(Saved entries)
===============

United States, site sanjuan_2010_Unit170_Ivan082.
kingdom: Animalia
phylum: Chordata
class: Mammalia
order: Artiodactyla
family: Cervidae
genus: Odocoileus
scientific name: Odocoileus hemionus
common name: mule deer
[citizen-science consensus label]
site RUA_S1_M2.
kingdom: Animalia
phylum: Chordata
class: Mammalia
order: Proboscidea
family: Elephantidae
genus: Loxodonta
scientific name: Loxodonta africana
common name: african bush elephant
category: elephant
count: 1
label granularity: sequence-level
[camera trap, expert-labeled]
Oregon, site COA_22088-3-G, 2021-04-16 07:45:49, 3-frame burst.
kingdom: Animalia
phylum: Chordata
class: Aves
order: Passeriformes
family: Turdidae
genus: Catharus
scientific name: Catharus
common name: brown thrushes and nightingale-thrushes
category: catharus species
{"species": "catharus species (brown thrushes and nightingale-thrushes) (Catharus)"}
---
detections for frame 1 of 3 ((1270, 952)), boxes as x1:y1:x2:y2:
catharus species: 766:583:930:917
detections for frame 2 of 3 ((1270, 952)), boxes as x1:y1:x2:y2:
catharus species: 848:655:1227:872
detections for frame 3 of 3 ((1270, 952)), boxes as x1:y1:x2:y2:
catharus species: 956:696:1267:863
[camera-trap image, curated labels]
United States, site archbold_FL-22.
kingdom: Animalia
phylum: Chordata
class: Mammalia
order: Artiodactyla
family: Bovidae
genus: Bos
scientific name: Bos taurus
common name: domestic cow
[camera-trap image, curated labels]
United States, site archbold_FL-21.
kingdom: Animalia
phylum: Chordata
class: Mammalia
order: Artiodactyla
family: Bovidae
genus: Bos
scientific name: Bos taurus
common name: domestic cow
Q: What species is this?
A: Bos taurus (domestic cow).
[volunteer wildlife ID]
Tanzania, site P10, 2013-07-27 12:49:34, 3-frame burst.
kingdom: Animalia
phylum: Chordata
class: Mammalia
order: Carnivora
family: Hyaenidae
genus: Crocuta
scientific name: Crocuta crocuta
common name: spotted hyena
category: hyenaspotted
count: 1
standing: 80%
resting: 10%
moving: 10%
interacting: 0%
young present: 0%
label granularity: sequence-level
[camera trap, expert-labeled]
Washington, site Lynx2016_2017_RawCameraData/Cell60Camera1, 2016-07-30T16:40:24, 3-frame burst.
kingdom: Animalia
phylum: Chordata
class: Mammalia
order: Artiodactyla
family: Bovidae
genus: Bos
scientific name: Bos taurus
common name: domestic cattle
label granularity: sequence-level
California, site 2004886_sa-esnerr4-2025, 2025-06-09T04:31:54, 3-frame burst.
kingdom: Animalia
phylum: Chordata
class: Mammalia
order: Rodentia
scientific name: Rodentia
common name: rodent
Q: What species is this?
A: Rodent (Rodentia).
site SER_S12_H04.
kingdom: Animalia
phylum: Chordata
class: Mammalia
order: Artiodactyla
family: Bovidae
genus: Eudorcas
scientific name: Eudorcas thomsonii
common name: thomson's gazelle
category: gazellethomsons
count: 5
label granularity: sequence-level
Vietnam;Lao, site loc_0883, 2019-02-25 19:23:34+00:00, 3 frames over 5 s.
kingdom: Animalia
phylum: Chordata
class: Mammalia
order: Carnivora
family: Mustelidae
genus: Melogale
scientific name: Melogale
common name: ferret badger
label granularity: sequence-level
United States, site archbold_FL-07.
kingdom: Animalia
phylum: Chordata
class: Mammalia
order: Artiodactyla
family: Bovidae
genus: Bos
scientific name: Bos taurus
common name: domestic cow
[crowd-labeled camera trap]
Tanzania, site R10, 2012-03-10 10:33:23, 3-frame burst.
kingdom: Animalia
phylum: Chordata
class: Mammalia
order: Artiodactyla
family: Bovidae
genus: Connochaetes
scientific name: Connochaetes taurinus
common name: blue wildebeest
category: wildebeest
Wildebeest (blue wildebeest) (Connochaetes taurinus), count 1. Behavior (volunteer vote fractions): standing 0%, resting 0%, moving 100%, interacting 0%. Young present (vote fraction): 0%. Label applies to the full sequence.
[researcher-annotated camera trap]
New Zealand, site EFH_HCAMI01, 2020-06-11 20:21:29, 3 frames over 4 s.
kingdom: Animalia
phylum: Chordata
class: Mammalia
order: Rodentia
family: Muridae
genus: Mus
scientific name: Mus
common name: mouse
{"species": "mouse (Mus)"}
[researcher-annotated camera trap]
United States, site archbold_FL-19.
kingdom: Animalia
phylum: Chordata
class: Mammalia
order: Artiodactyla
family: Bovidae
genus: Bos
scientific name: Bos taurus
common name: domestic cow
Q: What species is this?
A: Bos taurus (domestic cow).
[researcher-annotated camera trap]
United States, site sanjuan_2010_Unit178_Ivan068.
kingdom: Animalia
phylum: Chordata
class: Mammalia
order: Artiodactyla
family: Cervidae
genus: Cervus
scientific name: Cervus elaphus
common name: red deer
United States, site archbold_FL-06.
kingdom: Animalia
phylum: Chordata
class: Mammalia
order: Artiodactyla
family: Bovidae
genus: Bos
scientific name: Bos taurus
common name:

===============

Activity:
How many lines in the records hold the string "frames"? Reply with the number alone.

Result of the task:
2